Records of scene-based questions:
★ ★ ★ ★ ★ ★ ★
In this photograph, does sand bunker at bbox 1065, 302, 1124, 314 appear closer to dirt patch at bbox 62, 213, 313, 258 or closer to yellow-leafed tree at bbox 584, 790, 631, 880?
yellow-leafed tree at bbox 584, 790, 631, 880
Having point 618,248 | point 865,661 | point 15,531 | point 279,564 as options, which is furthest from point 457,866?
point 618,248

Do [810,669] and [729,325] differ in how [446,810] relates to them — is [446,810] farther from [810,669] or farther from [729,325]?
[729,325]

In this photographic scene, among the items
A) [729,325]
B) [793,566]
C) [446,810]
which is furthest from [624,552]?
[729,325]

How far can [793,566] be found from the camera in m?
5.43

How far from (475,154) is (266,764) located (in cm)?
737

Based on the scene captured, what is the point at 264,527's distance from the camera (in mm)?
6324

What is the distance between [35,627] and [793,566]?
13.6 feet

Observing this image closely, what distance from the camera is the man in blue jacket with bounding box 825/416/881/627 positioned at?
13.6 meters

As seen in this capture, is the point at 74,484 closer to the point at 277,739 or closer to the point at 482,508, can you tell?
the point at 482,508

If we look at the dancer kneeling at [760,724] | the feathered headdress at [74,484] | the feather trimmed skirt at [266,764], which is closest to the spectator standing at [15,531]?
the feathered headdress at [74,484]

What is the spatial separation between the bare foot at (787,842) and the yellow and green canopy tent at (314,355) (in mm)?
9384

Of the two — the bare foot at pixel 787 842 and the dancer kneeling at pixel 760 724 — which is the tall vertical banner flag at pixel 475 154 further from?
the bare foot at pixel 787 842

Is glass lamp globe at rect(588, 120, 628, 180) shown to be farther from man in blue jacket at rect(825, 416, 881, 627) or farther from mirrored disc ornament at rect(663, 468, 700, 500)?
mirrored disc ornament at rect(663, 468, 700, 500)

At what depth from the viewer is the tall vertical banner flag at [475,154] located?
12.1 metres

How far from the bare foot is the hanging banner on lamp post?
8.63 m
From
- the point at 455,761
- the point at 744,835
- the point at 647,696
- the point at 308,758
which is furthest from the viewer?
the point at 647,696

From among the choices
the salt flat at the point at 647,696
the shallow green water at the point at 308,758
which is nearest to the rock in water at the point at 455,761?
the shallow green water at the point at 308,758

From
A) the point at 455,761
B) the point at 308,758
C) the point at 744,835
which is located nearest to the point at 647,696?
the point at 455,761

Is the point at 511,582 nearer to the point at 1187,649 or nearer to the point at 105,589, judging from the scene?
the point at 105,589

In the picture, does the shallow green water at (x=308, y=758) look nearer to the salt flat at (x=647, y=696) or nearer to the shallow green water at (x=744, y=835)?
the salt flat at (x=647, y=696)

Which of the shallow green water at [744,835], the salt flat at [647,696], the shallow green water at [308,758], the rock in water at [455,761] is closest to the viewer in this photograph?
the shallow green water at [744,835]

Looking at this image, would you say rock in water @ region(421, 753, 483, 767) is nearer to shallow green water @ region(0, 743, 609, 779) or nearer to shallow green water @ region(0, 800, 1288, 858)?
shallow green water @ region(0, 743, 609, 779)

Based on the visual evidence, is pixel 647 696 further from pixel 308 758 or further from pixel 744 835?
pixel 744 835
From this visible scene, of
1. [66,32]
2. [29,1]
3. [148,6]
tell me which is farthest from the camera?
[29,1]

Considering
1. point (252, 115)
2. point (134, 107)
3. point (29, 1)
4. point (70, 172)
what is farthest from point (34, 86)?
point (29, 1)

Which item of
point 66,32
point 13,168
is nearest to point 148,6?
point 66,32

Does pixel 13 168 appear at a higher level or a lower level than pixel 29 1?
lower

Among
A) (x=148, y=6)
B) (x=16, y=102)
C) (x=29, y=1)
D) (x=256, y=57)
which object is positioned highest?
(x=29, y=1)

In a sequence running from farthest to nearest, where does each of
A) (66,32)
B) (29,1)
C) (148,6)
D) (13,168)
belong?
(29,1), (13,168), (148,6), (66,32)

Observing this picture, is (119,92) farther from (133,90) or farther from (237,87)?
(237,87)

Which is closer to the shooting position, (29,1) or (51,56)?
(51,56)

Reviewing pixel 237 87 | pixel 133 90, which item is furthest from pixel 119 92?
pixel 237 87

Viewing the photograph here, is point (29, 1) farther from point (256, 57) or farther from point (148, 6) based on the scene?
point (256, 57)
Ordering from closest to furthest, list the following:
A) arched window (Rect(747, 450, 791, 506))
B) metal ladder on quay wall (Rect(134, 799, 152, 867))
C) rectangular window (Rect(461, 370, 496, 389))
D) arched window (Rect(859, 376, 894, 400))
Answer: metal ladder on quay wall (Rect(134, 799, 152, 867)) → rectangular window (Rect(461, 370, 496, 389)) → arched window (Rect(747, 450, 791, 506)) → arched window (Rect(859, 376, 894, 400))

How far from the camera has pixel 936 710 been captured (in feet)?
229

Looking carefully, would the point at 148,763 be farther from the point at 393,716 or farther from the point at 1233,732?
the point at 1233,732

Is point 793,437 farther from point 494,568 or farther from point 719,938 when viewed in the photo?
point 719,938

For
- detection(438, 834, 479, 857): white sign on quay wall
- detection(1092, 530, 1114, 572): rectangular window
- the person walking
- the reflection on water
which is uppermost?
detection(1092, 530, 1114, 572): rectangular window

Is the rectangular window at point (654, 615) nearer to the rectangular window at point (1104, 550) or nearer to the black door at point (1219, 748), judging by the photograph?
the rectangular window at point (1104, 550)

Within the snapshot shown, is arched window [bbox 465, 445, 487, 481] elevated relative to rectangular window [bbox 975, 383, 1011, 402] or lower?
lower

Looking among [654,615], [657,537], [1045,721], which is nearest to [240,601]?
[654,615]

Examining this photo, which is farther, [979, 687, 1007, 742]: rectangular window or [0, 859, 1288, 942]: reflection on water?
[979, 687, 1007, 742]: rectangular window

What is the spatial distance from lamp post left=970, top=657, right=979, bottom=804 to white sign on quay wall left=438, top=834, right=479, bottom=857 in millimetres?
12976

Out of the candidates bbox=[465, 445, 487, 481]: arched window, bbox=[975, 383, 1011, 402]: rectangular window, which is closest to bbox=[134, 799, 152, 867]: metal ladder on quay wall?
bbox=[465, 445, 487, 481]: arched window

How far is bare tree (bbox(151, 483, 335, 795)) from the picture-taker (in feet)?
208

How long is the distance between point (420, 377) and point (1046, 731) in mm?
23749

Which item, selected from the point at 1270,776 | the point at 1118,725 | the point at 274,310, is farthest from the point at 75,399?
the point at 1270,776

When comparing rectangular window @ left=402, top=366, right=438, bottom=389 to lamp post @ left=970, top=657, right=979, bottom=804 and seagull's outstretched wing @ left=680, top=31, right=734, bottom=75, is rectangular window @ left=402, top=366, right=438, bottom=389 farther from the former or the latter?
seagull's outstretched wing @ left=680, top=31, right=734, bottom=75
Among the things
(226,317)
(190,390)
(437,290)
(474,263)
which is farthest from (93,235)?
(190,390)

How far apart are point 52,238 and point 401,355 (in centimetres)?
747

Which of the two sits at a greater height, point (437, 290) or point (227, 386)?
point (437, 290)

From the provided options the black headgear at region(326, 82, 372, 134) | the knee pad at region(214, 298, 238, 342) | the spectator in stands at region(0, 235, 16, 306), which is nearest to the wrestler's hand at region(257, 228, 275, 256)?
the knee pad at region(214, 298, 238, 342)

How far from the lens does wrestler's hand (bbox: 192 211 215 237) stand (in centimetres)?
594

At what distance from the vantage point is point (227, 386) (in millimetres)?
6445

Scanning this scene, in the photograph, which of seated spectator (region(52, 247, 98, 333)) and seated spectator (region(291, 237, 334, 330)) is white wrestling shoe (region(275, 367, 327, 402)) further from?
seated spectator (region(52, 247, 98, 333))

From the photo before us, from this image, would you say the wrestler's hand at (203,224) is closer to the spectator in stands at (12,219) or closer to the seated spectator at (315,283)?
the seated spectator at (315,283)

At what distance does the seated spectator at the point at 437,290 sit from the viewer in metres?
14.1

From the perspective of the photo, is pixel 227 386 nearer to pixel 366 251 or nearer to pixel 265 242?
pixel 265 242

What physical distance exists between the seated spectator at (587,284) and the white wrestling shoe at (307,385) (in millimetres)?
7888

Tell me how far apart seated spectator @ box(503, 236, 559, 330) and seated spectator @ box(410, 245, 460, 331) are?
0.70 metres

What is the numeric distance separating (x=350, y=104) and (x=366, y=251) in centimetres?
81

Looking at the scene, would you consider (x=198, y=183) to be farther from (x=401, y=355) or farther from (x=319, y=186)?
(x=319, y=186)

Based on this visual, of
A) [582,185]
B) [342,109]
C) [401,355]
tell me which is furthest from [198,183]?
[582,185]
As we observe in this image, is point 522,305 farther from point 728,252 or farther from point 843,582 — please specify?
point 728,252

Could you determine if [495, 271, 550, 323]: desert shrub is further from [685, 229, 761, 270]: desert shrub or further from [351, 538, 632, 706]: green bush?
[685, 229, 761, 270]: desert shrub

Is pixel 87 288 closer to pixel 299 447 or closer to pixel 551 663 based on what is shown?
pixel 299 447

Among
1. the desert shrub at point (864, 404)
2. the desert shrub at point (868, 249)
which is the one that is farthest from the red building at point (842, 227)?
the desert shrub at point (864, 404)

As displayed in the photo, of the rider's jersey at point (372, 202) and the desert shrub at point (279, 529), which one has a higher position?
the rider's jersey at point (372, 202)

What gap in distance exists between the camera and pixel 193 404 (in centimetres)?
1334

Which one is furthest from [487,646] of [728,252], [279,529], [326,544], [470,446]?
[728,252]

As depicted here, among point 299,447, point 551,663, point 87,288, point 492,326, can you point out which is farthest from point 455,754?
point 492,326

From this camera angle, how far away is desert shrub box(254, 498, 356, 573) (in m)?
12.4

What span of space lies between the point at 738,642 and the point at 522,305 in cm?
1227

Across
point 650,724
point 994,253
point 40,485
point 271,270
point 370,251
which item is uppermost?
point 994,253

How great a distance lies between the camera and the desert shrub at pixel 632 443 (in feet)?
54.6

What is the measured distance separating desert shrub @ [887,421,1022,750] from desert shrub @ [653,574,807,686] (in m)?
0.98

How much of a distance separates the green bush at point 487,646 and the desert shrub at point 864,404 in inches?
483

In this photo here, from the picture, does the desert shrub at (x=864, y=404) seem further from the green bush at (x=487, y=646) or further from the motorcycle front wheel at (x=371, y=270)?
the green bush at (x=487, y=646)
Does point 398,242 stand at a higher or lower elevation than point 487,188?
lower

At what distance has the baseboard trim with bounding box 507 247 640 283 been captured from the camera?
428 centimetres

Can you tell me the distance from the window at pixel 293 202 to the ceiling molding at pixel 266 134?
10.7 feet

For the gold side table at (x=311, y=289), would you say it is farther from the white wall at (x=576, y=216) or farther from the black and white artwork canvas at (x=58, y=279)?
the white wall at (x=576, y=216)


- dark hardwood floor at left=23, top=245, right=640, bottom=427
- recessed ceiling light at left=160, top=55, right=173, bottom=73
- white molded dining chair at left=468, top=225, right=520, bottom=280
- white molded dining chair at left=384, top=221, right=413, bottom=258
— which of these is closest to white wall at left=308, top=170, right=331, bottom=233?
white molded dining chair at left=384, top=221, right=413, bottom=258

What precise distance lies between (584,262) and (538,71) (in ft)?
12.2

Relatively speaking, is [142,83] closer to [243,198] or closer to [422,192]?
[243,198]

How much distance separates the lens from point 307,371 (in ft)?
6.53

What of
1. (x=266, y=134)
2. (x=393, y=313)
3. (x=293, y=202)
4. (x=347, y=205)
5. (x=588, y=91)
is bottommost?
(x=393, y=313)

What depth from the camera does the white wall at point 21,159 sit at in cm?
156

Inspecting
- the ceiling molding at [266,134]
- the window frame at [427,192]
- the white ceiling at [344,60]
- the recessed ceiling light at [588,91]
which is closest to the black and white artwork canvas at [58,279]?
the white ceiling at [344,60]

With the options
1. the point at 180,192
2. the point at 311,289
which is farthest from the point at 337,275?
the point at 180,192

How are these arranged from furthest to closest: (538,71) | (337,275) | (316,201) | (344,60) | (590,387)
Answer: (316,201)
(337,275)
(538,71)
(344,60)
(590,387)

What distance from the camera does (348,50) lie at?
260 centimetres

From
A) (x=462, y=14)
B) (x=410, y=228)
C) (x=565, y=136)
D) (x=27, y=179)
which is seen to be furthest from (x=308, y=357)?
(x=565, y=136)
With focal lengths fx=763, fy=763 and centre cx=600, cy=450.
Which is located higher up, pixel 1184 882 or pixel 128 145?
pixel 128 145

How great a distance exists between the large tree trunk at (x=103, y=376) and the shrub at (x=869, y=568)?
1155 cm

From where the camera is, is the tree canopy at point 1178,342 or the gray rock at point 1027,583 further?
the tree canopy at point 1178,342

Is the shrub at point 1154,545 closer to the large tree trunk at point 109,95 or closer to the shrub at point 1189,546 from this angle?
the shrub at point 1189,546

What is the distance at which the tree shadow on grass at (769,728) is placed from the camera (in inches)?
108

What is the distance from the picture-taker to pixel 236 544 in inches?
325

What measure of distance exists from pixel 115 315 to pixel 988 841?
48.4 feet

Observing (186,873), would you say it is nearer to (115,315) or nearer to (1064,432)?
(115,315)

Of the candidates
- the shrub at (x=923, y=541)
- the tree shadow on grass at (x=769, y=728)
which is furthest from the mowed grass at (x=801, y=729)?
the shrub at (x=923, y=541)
★ ★ ★ ★ ★ ★ ★
• WRITTEN EXERCISE:
Locate the line that contains "With the options", then please quote it and every line after it to the end of the entries above, exactly and with nothing else.

• THE RESPONSE:
With the options
1. the point at 180,192
2. the point at 311,289
which is farthest from the point at 337,275?
the point at 180,192

How are these arranged from furthest to closest: (538,71) | (337,275) | (316,201) | (344,60) | (590,387)
Answer: (316,201)
(337,275)
(538,71)
(344,60)
(590,387)

What distance from the camera does (348,50) lie at?
260 centimetres

From
A) (x=462, y=14)
B) (x=410, y=228)
C) (x=565, y=136)
D) (x=27, y=179)
which is seen to be furthest from (x=308, y=357)?
(x=565, y=136)
With focal lengths fx=763, fy=763 and centre cx=600, cy=450.
Which is located higher up, pixel 1184 882 or pixel 128 145?
pixel 128 145

How great a distance exists between the large tree trunk at (x=103, y=376) and the shrub at (x=869, y=568)?
1155 cm

From where the camera is, is the tree canopy at point 1178,342 or the gray rock at point 1027,583 further?
the tree canopy at point 1178,342

Is the shrub at point 1154,545 closer to the large tree trunk at point 109,95 or closer to the shrub at point 1189,546 from this angle?
the shrub at point 1189,546

What is the distance at which the tree shadow on grass at (769,728) is placed from the camera (in inches)?
108

What is the distance from the picture-taker to pixel 236 544 in inches?
325

What measure of distance exists from pixel 115 315 to pixel 988 841?
48.4 feet

Observing (186,873), would you say it is nearer to (115,315) or nearer to (1064,432)?
(115,315)

Of the candidates
- the shrub at (x=923, y=541)
- the tree shadow on grass at (x=769, y=728)
which is furthest from the mowed grass at (x=801, y=729)?
the shrub at (x=923, y=541)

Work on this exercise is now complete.